Allah, ilk insan Âdem (a.s.)'i
topraktan ve o bir nefisten eşini yaratmıştır (4/Nisâ, 1). Havvâ'sız Âdem
eksiktir; Âdem'siz Havvâ'nın eksik olduğu gibi. Erkekle kadın birbirlerinin
eksiklerini tamamlayan bir elmanın iki yarısı gibidirler. "Onlar (hanımlar)
sizin için bir elbise; siz de onlar için bir elbisesiniz." (2/Bakara, 187).
Elbise, hem ayıplarımızı kapatan, bizi zarar verecek dış etkenlerden koruyan bir
sığınak, hem de hoşa giden bir süs olduğu gibi, takvâ ile de ilişkilidir (Bkz.
7/A'râf, 26). Demek ki, kocası olmayan kadın çıplak olduğu gibi, karısı olmayan
adam da çıplaktır.
Gözlerin benzerini görmediği,
gönüllerin hayal bile edemediği ırmaklara, köşklere, her çeşit rızıklara sahip
olan cennette bile Hz. Âdem, Havvâ vâlidemizle huzur buluyor; Havvâ annemiz de
Hz. Âdem'de mutluluğu yakalıyor. Rûm suresi 21. âyeti böylece tecellî ediyor.
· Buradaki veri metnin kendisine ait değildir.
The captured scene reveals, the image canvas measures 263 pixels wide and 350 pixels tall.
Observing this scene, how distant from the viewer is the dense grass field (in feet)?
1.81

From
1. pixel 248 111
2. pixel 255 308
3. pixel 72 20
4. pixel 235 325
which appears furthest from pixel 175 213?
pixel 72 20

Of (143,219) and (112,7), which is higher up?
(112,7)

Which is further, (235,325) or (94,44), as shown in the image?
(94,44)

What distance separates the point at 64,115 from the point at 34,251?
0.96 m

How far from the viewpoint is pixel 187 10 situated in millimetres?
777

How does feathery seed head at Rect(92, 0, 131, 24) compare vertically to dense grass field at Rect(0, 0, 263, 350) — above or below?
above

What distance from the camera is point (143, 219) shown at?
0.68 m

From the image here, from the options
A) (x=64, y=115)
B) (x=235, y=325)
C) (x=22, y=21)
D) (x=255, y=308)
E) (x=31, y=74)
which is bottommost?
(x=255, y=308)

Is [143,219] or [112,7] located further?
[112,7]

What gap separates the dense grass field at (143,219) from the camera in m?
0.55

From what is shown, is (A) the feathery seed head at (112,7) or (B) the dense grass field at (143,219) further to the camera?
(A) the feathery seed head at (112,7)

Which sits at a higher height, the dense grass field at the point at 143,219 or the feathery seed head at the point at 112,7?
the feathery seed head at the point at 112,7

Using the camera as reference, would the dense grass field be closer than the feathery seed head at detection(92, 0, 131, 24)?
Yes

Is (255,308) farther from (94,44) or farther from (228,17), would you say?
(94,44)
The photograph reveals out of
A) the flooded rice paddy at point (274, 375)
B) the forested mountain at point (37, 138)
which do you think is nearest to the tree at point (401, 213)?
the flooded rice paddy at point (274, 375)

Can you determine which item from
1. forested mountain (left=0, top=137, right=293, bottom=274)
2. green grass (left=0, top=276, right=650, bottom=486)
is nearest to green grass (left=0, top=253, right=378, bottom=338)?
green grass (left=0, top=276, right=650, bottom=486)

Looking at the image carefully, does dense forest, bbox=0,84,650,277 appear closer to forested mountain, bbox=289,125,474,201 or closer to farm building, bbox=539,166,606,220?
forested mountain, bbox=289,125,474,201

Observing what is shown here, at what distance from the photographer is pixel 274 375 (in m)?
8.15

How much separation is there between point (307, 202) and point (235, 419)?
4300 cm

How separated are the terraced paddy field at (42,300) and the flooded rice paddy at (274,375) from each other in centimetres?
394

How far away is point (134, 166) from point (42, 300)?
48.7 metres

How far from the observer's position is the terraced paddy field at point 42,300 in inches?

İkisinin huzurundan rahatsız olan şeytan, onların çıplak olması için bütün
planlarını kuruyor ve cennetten çıkarılmalarına sebep oluyor. Ama Hz. Âdem'le
Havvâ anamız bu dünya evinde birlikte Rablerine yönelip af talebinde
bulunuyorlar, örtünüyorlar ve Allah da onları affediyor. "Ey Adem oğulları!
Şeytan, ana babanızı, ayıp yerlerini kendilerine göstermek için elbiselerini
soyarak cennetten çıkardığı gibi sizi de aldatmasın." (7/A'râf, 27)
İzzetine, iffetine, şeref ve
namusuna düşkün müslüman kızlarımızın bu erdemi bazı iki ayaklı şeytanların
gözüne batıyor. Hanımların dişiliğiyle değil; kişiliğiyle toplumda yer alma
isteklerine karşı kırmızı başörtüsü görmüş boğa gibi saldıracak yer arıyorlar.
Özellikle İmam-Hatip'te, Üniversitede okuyan ve okumak isteyen müslüman kızın
dünya-âhiret tercihi ve cihadı da başörtüsü bayrağında düğümleniyor.